Set problem 1:
In the thread ranking the world's top 10 cities, which Paris landmarks does one poster name to argue that its skyline beats Hong Kong's?
Set problem 2:
Rewrite the paragraph that begins "Um, think that little statement has backfired" from the world cities ranking thread as a short list, keeping its main points.
Set problem 3:
Write the next part of the world cities ranking thread, picking up right after its last line.

Source:
────
# World Cities Ranking top 10



## MSPSCO3113 (Apr 28, 2005)

I'll give it a shot:
1) New York
2) Tokyo
3) London
4) Paris
5) Hong Kong
6) Washington DC
7) Singapore
8) Frankfurt
9) Bangkok
10) Seoul

Perfect.


----------



## CHANEL (Aug 22, 2005)

london-b said:


> ^^Grow up and change the record, it's so boring, it's all you ever say hno:


THAT'S THE SECOND TIME I'VE SAID THAT. NO I AM GOING TO CHANGE MY RECORD WHAT IS TRUE IS TRUE. JUST BECAUSE YOU ARE LONDONER YOU THINK LONDON IS GREAT GET OUT OF LONDON AND YOU WILL SEE WHAT I MEAN.


----------



## Pkiritha (Jan 11, 2005)

New York
Tokyo
London
Hong Kong
Paris
Chicago
Los Angeles
Frankfurt
Singapore
Toronto/Sydney/Milan


----------



## Pkiritha (Jan 11, 2005)

^^ lol well atleast everyones top 5 are about the same.


----------



## london-b (Jul 31, 2004)

CHANEL said:


> THAT'S THE SECOND TIME I'VE SAID THAT. NO I AM GOING TO CHANGE MY RECORD WHAT IS TRUE IS TRUE. JUST BECAUSE YOU ARE LONDONER YOU THINK LONDON IS GREAT GET OUT OF LONDON AND YOU WILL SEE WHAT I MEAN.


Um, think that little statement has backfired, as I'm not a Londoner and don't currently live in London hno: ps, LOVING THE CAPITALS.


----------



## _00_deathscar (Mar 16, 2005)

Why do most people rank Paris above Hong Kong?


----------



## Azn_chi_boi (Mar 11, 2005)

unoh said:


> Scale + Infrastructure + Buildings, Hardware + Contents + Economy + Political importance + Commerce + globalization + Mass media(domestic, international) + Name value + Companies HQ + etc
> 
> in my opinon,
> 
> ...


Most def. do... but maybe singapore or Seoul somewhere in the top 10?


----------



## wjfox (Nov 1, 2002)

^ Singapore yes, but not Seoul.


----------



## Iwano (Aug 29, 2005)

*what the...*

Hey guys, as my first statement at this forum I must say that I´m totally stunned by your list.
1. The big money issue: "Skyline", Companies, Economic power etc is by far overrepresented!
You should stress other aspects like culture, living quality, architecture, originality etc much, much more then you did!
2. To post Frankfurt on a world 10 list in front of every other German city makes me just :bash: :eek2: :runaway: 
It´s a big pot of commerce with an big airport an important stock exchange and some nice skyscrapers. Nothing less, nothing more...
Ok, i recognised that most of the time you´re thinking about much, more, most, big, taller, biggest skyscrapers when you´re posting the word "skyline". 
Are you serious? Do you want to say that the skyline of Honkong is really more interesting than that of Paris with the tour eiffel, sacre coeur, notre Dame, Pantheon...? It´s not just the amount of storeys which makes a "skyline".
So my list (scale, economy, political power, cosmopolition flair, "skyline" ;-), setting, architecture, culture, History not to forget!:
Of course subjective in selecting and stressing several features...

1.London
2.New York
there must be a gap I think
3.Paris 
4.Rome (due to History, Culture, Architecture, Vatican)
────
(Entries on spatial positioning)
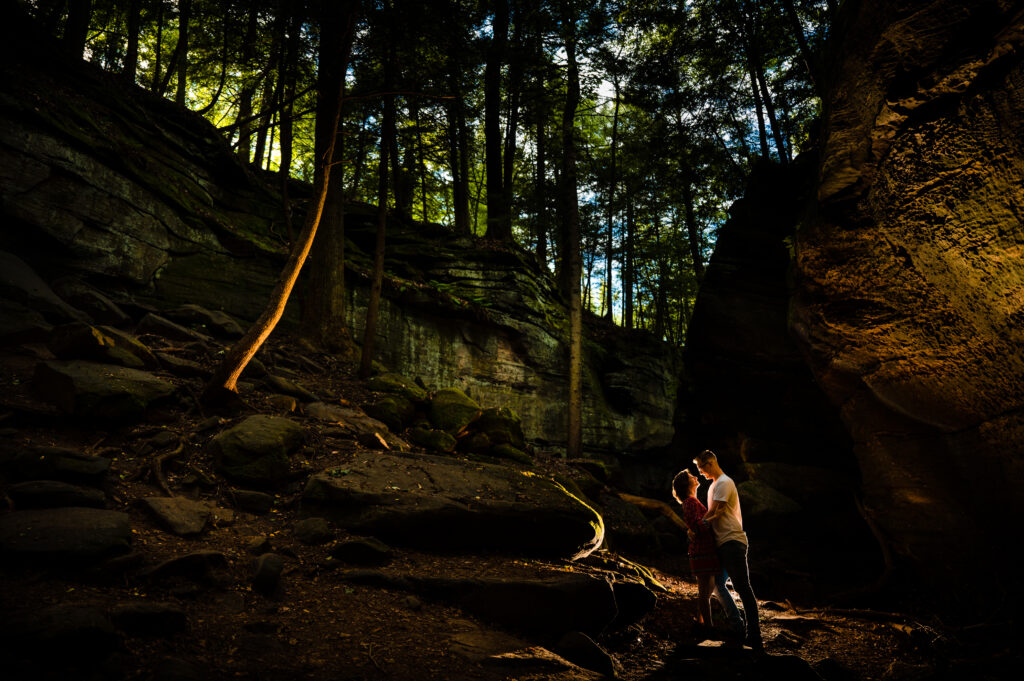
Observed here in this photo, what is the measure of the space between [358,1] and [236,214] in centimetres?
777

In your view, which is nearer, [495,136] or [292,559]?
[292,559]

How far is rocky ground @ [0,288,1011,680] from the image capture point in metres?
3.46

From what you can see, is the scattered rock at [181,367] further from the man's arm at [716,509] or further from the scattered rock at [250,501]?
the man's arm at [716,509]

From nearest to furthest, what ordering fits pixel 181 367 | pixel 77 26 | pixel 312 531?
1. pixel 312 531
2. pixel 181 367
3. pixel 77 26

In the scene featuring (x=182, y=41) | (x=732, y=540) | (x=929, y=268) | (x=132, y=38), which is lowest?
(x=732, y=540)

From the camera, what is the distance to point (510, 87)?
19125 millimetres

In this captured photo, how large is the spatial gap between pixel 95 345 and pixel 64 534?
4.22m

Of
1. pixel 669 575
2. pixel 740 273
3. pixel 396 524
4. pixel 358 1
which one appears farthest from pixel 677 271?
pixel 396 524

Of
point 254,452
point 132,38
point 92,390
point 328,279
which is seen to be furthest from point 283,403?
point 132,38

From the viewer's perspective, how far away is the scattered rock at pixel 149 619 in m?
3.20

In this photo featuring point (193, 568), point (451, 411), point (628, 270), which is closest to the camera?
point (193, 568)

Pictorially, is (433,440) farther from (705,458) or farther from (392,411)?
(705,458)

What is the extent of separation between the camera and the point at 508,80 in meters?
18.9

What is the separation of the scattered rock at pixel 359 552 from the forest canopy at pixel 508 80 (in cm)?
740
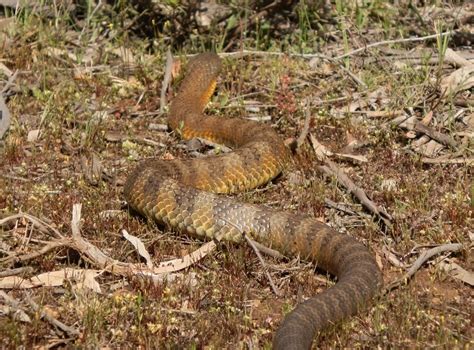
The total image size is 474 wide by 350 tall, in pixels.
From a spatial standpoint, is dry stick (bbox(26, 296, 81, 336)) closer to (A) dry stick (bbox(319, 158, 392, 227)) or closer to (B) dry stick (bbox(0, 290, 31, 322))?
(B) dry stick (bbox(0, 290, 31, 322))

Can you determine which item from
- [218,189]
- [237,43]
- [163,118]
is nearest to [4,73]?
[163,118]

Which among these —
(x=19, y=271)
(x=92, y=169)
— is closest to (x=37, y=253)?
(x=19, y=271)

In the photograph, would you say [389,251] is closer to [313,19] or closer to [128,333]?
[128,333]

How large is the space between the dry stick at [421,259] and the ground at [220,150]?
4 centimetres

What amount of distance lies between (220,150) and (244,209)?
6.63ft

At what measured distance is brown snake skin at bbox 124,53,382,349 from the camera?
607 cm

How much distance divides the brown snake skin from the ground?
14cm

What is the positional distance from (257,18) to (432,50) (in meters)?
2.10

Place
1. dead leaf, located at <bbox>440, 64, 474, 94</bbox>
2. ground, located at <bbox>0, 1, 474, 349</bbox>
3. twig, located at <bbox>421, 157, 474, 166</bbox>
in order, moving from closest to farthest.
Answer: ground, located at <bbox>0, 1, 474, 349</bbox> → twig, located at <bbox>421, 157, 474, 166</bbox> → dead leaf, located at <bbox>440, 64, 474, 94</bbox>

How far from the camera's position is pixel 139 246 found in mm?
7199

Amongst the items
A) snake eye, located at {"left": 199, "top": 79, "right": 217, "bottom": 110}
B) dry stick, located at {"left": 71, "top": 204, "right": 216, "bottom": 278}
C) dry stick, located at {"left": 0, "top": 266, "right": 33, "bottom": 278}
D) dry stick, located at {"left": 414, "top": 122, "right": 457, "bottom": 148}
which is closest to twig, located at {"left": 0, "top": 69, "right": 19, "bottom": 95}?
snake eye, located at {"left": 199, "top": 79, "right": 217, "bottom": 110}

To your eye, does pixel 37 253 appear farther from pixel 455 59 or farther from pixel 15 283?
pixel 455 59

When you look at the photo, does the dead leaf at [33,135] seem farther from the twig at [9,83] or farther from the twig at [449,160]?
the twig at [449,160]

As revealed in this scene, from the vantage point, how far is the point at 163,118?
10148mm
────
Task result 1:
- Tour Eiffel
- Sacre Coeur
- Notre Dame
- Pantheon

Task result 2:
- The earlier statement has backfired.
- The poster is not a Londoner.
- The poster doesn't currently live in London.
- The poster is "loving the capitals."

Task result 3:
5.Tokyo
6.Honkong 
perhaps another gap...
7.Berlin (Yes, never Frankfurt, what an idea!)
8.Rio de Jainero (the setting, the setting)
9.Beijing
10.Moscow

perhaps (!)
11.Bruessels (Politics) 

thinking about:
L.A.
Istambul
Sidney
Toronto
Jerusalem (Just think about the history: Holy city of three important religions)
St. Petersburg
Seoul
Mexico City
Sao Paulo
Oxford (Just take the IQs ;-))
Jakarta
Madrid
New Dehli
Mumbay
Munich (why the hell after Milan?)
Bounes Aires
Washington (just for politics, but...)
...
...
...
Wanne-Eickel :runaway: 
...
...
...what was the capital of North Corea? lol

and just ceep clean of Milan and Frankfurt on a world top 10 list, ok ;-)


----------



## pottebaum (Sep 11, 2004)

I imagine most people's top three would be New York, London, and Tokyo. Here's how I might break it down:

Finance: New York +/-London--Like Nick-Taylor has said, just because the mainstream media doesn't pay much attention to London's markets, they're still very important. I'd still give New York the edge, though.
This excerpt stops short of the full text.